In embodiments, the disclosure provides variations of a T4 DNA polymerase/Cas9 system referred to as “CasPlus.” The variations of the CasPlus system are referred to herein as CasPlus-V1, which comprises among other described components a combination of Cas9-WT and T4-WT. The Cas9 and the described variants refer to the amino acid sequence of Cas9 produced by Streptococcus pyogenes (“SpCas9”). CasPlus-V2 comprises among other described components a combination of Cas9-WT and T4-D219A. CasPlus-V3 and V4 comprises among other described components combinations of Cas9 variants as further described herein and either T4-WT or T4-D219A, respectively. T4 DNA polymerases described herein are MS2-targeted. CasPlus-V3 and V4 may comprise subcategories based on the Cas9 variant that is used. Cas9 variants F916P, F916del, R919P and Q920P are referred to herein as V3.1, V3.2. V3.3 and V3.4, respectively, in CasPlus-V3. For CasPlus-V4, the described Cas9 variants are described as V4.1, V4.2, V4.3 and V4.4, respectively. “F916del” means a deletion of the F residue at position 916. The described Cas9 variants may also be used in a composition, method, and system of the disclosure with an RB69 DNA polymerase, wherein the RB69 polymerase optionally comprises a mutation of D222, and wherein the mutation is optionally D222A.

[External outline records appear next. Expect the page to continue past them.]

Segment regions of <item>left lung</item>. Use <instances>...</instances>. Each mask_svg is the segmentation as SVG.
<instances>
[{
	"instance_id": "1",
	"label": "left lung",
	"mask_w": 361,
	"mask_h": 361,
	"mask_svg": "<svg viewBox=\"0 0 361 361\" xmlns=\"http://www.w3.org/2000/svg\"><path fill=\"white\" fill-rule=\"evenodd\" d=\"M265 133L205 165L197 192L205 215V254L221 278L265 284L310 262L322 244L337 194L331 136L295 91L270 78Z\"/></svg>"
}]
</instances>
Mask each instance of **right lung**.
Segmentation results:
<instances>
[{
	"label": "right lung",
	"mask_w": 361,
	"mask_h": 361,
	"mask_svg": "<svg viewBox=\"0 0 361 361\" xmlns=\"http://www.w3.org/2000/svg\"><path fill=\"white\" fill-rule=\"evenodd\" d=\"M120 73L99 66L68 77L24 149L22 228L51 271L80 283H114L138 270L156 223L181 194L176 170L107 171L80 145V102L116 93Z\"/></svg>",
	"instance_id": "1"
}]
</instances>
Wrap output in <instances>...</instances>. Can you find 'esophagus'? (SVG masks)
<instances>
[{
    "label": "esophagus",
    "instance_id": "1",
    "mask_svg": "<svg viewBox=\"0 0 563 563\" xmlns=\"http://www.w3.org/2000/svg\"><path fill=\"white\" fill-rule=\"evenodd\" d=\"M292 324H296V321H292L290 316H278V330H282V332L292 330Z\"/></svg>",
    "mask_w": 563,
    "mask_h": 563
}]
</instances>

As illustrated by the Examples and figures, the described systems are used to precisely model and correct mutations by producing predictable indels formed following Cas9 cleavage. The system creates indels in a DNA repair template free manner. The described systems have improved properties relative to other gene editing systems in that CasPlus editing in comparison to standard Cas9 editing is they reduce unwanted changes to on-target and off-target sites, such as large deletions, translocations, and other chromosomal rearrangements. In embodiments, the described systems and methods reduce microhomology-mediated end-joining. Instead, in embodiments, the indel is produced via non-homologous end joining (NHEJ) which is at least in part facilitated by a described T4 DNA polymerase that is a component of the system.
By designing the described CasPlus system and described variants with an enhanced probability of generating preferred indels, the disclosure includes generation of isogenic patient cells with greater efficiency as compared to traditional homology directed repair (HDR) methods. The presently provided results demonstrate the utility of CasPlus system and its variants with designed gRNAs for traits beyond cleavage efficiency and gene specificity and the capacity to harness predictable indel formation for modeling and correction of a wide-range of indel-based diseases. Thus, the present disclosure provides compositions and methods for producing precise insertion and/or deletions in a guide RNA targeted segment of a chromosome. Accordingly, the disclosure in certain embodiments is used to produce indels. Indels comprise an insertion or deletion of 1, 2, 3, 4, or 5, nucleotides, with concomitant changes on the complementary strand, thus resulting in an insertion or deletion of 1-10 base pairs (bp), inclusive. The indel may comprise any desired change by using one or more suitable guide RNAs in conjunction with the protein complexes as further described herein.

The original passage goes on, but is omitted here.